• **Exercise description**
Answer these from the passage below:
(a) By what percentage did digital transfers grow year on year in 1HFY2026?
(b) On what date is the upcoming election?
(c) How many agents does the group have?

Digital transfers grew by 52% y-o-y to US$93.6 million in the 1HFY2026, which supports a rise in customer digital wallets or funds held in trust. This allows Wave Money to earn interest income, which is reflected in other gains of US$3.9 million in 1HFY2026.

Outlook

Looking ahead, Chew believes Pun Hlaing Estate under Yoma Land will be focus of future project launches, although the upcoming election on Dec 28 could see some caution among consumers.

For Wave Money, Chew sees digital transfers supporting the build-up in the size of digital wallets and interest income. International remittance and other use cases, including lending, are expected to be the next source of income. While revenue for OTC transfers is declining, this complements Wave Money’s cash-in and cash-out services. The group’s 60,000 agents can facilitate cash deposits and withdrawals in addition to its traditional money transfer business, says Chew.

• **Information shown**
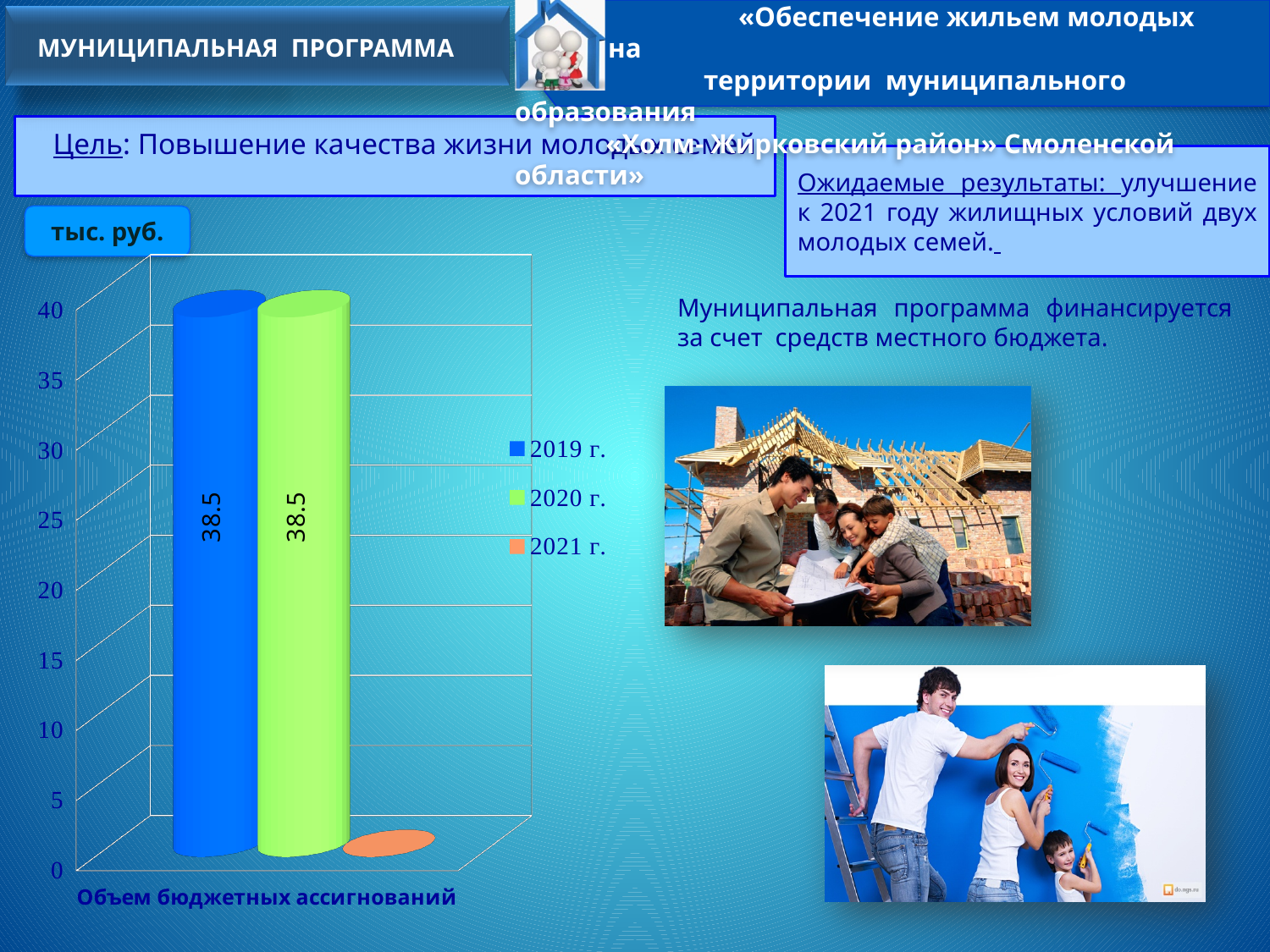
Which series has the lowest value in the chart? 2021 г. What is the category label shown under the bars? Объем бюджетных ассигнований What kind of chart is shown on the slide? bar chart How many categories are shown on the x axis of the chart? 1 What is the difference between the values for 2019 г. and 2020 г.? 0 What is the value for the 2020 г. series in the chart? 38.5 How many series does the chart legend list? 3 What is the value for the 2019 г. series in the chart? 38.5 What unit is indicated for the chart values? тыс. руб. Is the value for 2019 г. greater or less than 35? greater Is the value for 2021 г. greater or less than 5? less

• **Reply**
(a) 52%
(b) Dec 28
(c) 60,000